1. Overlapping indiactes that chances of survival cannot be determined clearly based on age. 

2. People below age 35 have high chances of surviving.

2. People between age 35-40 have almost double survival rate.

3. People between age 40-50 have less surviving chance.

5. People between age 50-65 have almost equal chance of surving.

6. People above 65 years have low survival rate.

7. No. of patients is first increasing till 50 years age and then decreasing. 

8. There are more people between age 40-70

But age is not a very determining factor and no clear inferences can be made.

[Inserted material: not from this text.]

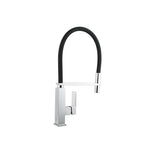 Black Hose 360 Degree Swivel Spout Kitchen Mixer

sns.FacetGrid(data, hue="status", size=4).map(sns.distplot, "year").add_legend();

plt.show();

pdf

Observation

This indicates the surviving rate based on year of operation, which cannot be factor for deciding survival chance.

But, it can be seen that more operations were less successful till 1960, then no. of successful operations increased till 1963.

Again, there was a high rate of unsuccessful operations between 1963-1967.

sns.FacetGrid(data, hue="status", size=4).map(sns.distplot, "nodes").add_legend();

plt.show();

pdf

Observations

1. Chances of survival decreases after 10 nodes.

2. Survival rate almost negligible after 25 nodes.

Cummulative Distribution Function

It tells how many percentage of population is less than the particular value.

#print(live_more)

counts, bin_edges = np.histogram(live_more['nodes'], bins=10, density = True)

pdf = counts/(sum(counts))

print(pdf)

print(bin_edges)

cdf = np.cumsum(pdf)

plt.plot(bin_edges[1:],pdf)

plt.plot(bin_edges[1:], cdf)

[0.83555556 0.08       0.02222222 0.02666667 0.01777778 0.00444444
 0.00888889 0.         0.         0.00444444]
[ 0.   4.6  9.2 13.8 18.4 23.  27.6 32.2 36.8 41.4 46. ]

cdf

counts, bin_edges = np.histogram(live_less['nodes'], bins=10, density = True)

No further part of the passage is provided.